** begin Source passage **
Work Engagement Matters. But Why?

Several systematic reviews (e.g., Christian et al. 2011; Halbesleben 2010) elaborate on the criticality of work engagement. In brief, work engagement consistently relates to a myriad of employee and organizational outcomes, including decreased absenteeism (Bakker and Schaufeli 2008), turnover (Halbesleben 2010), decreased counterproductive work behaviors and increased organizational citizenship behaviors (Sulea et al. 2012), as well as employee retention (Buckingham and Coffman 1999). Engagement is also related to those bottom-line outcomes of importance to the success of organizations, such as in-role performance broadly defined (Christian et al. 2011; Halbesleben and Wheeler 2008), sales (Xanthopoulou et al. 2009) and service performance (Chen et al. 2018; Salanova et al. 2005), and firm profitability (e.g. Harter et al. 2002; Rich et al. 2010; Schaufeli 2013). Because work engagement is related to so many desirable organizational outcomes, it has been widely utilized in the applied arena and is a frequent construct of interest among consultancies’ clientele – and this interest shows no signs of abating (Collins et al. 2017).

However, as noted, academics’ and practitioners’ respective understandings of engagement are often not well aligned (Bakker and Leiter 2010; Harter et al. 2002). Overwhelmingly, however, large firms and organizations claim to have evidence indicating that their measures relate to those same outcomes that academics have examined (Schaufeli and Bakker 2010). Although this may be true in terms of general direction of relations, it is unlikely that academic and practice-based measures of engagement are truly measuring the same thing. Rather, they are likely tapping into related, but different, underlying construct spaces. With this in mind, it is important to recognize that the relationships explicated above were identified using measures developed within academic engagement paradigms (with one exception; Gallup’s Q12 – see Harter et al. 2002).
** end Source passage **
To do:
(1) Print the passage on work engagement between "However, as noted, academics’" and "see Harter et al. 2002).", inclusive.
(2) Rewrite every one of the records below with "photographer" replaced by "camera" and all else unchanged, leaving out the pictures.
** begin Record list **
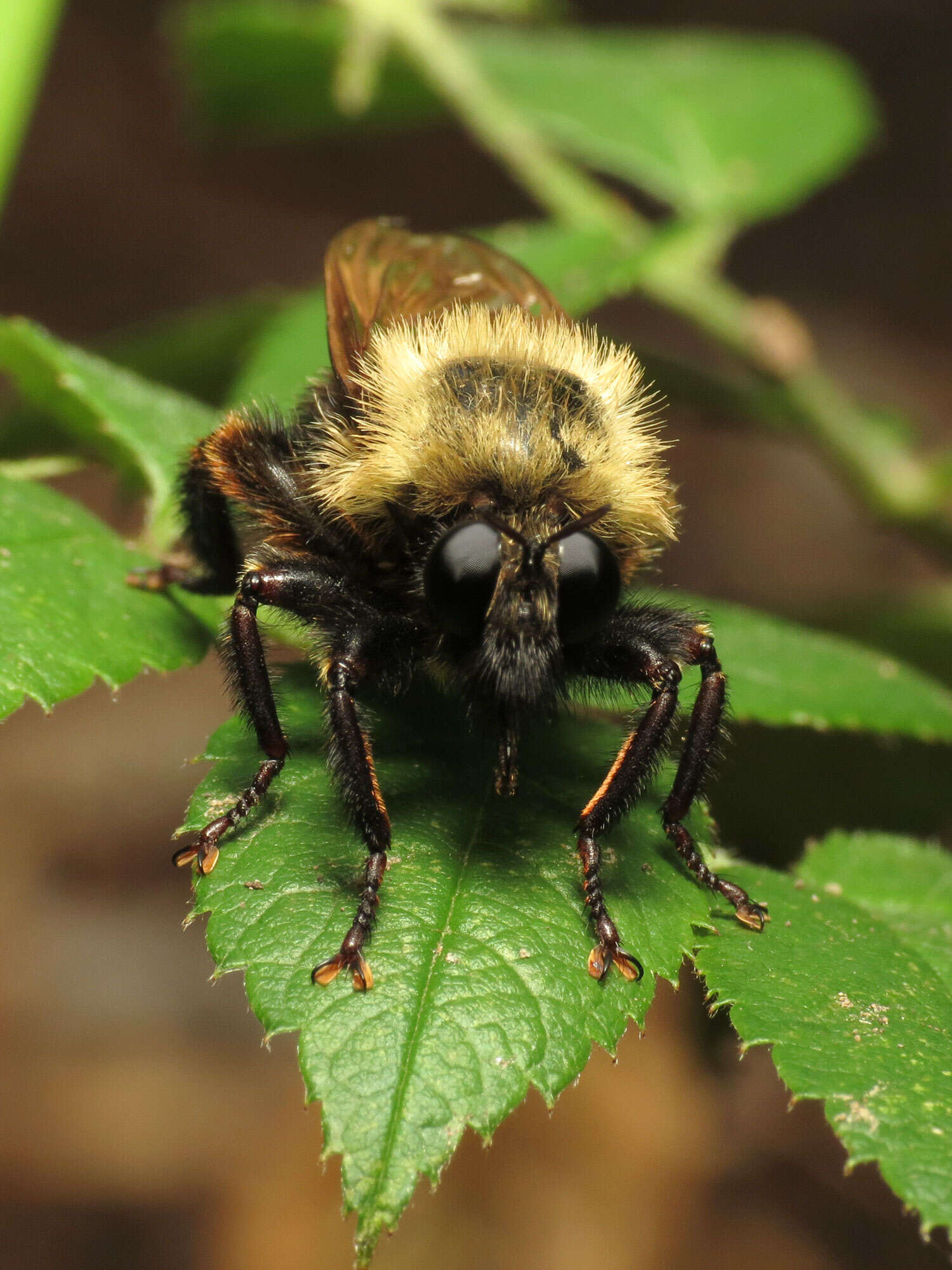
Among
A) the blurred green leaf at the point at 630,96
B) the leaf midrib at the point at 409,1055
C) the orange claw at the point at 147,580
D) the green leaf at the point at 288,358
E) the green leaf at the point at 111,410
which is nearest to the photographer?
the leaf midrib at the point at 409,1055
** end Record list **
Answer set:
(1)
However, as noted, academics’ and practitioners’ respective understandings of engagement are often not well aligned (Bakker and Leiter 2010; Harter et al. 2002). Overwhelmingly, however, large firms and organizations claim to have evidence indicating that their measures relate to those same outcomes that academics have examined (Schaufeli and Bakker 2010). Although this may be true in terms of general direction of relations, it is unlikely that academic and practice-based measures of engagement are truly measuring the same thing. Rather, they are likely tapping into related, but different, underlying construct spaces. With this in mind, it is important to recognize that the relationships explicated above were identified using measures developed within academic engagement paradigms (with one exception; Gallup’s Q12 – see Harter et al. 2002).

(2)
Among
A) the blurred green leaf at the point at 630,96
B) the leaf midrib at the point at 409,1055
C) the orange claw at the point at 147,580
D) the green leaf at the point at 288,358
E) the green leaf at the point at 111,410
which is nearest to the camera?
the leaf midrib at the point at 409,1055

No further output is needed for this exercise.